Major General Gordon Bennett (left) talking to an unidentified Australian officer at Birdwood camp. This negative features an image of 2 1/4 x 2 1/4 inches in size. It is one of 202 images relating to the service of NX37745 Private (Pte) George Aspinall from enlistment, his time as a Prisoner of War (POW) during the Second World War to his return to Singapore and Thailand post war. A motor mechanic from Parramatta, NSW, Pte Aspinall embarked with 2/30 Battalion on 29 July 1941. A prisoner of the Japanese after the fall of Singapore in February 1942, he was initially interned at the POW camp established at Changi gaol. In April 1943 he was assigned to Japanese prisoner group "F Force" to work on the Burma-Thailand Railway.

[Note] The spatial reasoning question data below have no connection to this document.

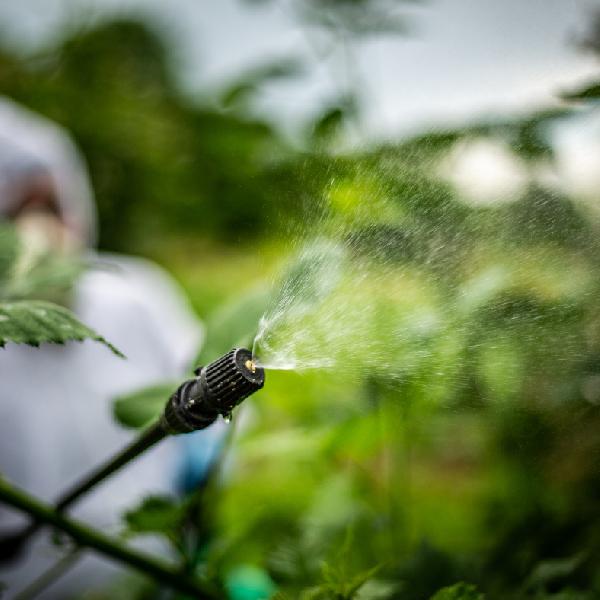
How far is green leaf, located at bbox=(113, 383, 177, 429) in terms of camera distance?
61 centimetres

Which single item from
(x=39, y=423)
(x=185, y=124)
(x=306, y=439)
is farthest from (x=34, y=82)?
(x=306, y=439)

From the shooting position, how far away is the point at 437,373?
1.63 feet

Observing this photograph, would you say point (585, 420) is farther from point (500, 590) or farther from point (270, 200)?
point (270, 200)

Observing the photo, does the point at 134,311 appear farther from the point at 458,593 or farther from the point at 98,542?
the point at 458,593

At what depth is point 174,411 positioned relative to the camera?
42 centimetres

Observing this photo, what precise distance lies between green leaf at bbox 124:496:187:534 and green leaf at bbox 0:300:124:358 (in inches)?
9.8

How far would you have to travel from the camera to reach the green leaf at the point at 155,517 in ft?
2.02

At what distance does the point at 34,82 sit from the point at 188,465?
5.85 m

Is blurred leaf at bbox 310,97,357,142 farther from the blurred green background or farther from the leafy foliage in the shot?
the leafy foliage

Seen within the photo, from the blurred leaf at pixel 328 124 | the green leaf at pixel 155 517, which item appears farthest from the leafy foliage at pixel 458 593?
the blurred leaf at pixel 328 124

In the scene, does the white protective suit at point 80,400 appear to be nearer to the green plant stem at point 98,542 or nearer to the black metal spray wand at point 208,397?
the green plant stem at point 98,542

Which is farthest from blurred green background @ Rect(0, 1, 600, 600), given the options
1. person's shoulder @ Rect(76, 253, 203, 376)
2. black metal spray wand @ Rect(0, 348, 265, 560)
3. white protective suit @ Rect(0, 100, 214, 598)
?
person's shoulder @ Rect(76, 253, 203, 376)

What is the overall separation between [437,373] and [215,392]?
20 cm

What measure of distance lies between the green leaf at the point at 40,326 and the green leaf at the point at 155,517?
0.25 metres
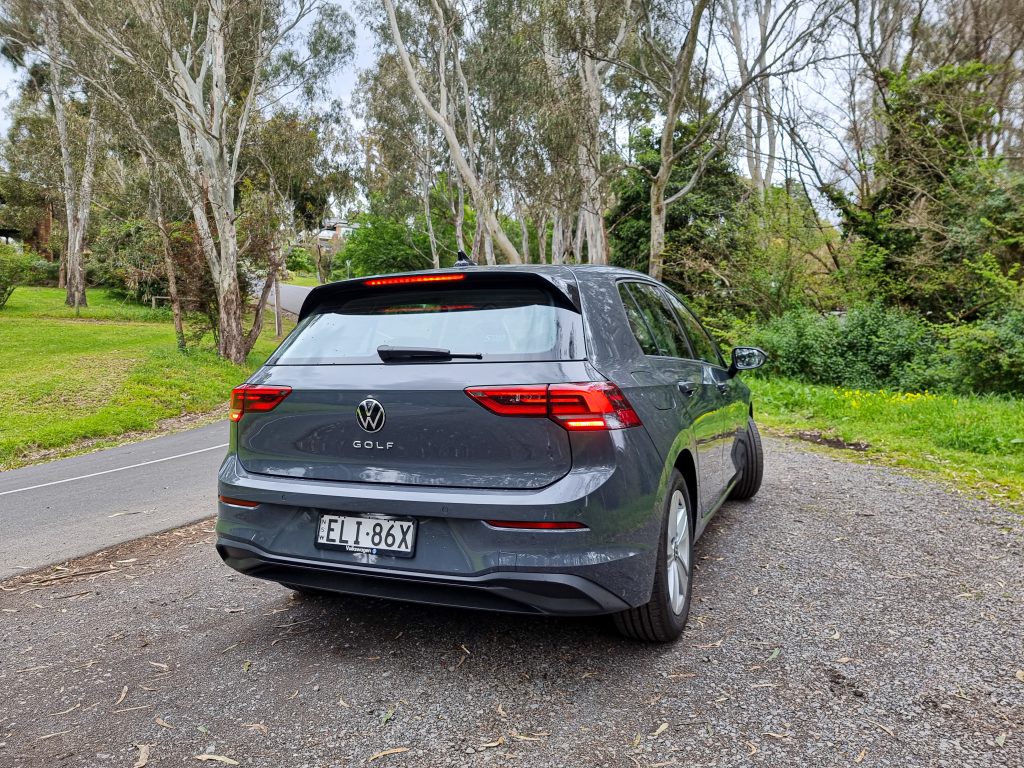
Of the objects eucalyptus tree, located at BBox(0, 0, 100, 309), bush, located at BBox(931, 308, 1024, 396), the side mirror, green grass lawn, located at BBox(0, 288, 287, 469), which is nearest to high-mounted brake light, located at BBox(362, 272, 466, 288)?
the side mirror

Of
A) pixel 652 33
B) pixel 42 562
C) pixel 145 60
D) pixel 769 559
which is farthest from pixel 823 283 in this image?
pixel 145 60

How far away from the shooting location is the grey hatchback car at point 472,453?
243 centimetres

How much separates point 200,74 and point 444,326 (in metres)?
19.2

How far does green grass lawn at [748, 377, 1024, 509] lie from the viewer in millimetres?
6406

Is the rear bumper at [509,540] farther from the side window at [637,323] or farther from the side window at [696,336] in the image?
the side window at [696,336]

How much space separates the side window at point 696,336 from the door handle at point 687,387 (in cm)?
66

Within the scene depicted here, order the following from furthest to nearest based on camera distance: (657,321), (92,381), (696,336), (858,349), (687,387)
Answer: (92,381) < (858,349) < (696,336) < (657,321) < (687,387)

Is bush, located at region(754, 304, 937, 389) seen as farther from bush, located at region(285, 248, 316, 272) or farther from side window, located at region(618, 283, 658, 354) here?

Whilst a POW, Pte Aspinall secretly photographed his experience with a folding Six-20 Kodak Brownie. Despite a strict ban against photography by POWs, Pte Aspinall took photographs at great risk to himself and other prisoners. He kept his camera hidden from Japanese guards in the pocket of a kidney-belt he created while in Changi and developed the photographic negatives in secret. Pte Aspinall returned to Changi from working on the Railway in 1944. In early 1945, on orders from his Commanding Officer, NX70416 Lieutenant Colonel Frederick Gallagher "Black Jack" Galleghan, 2/30th Battalion, Pte Aspinall hid his collection of negatives, along with other records, in a latrine bore-hole within the gaol compound. The majority of these were later returned to Pte Aspinall by "Black Jack" Galleghan at the end of the war.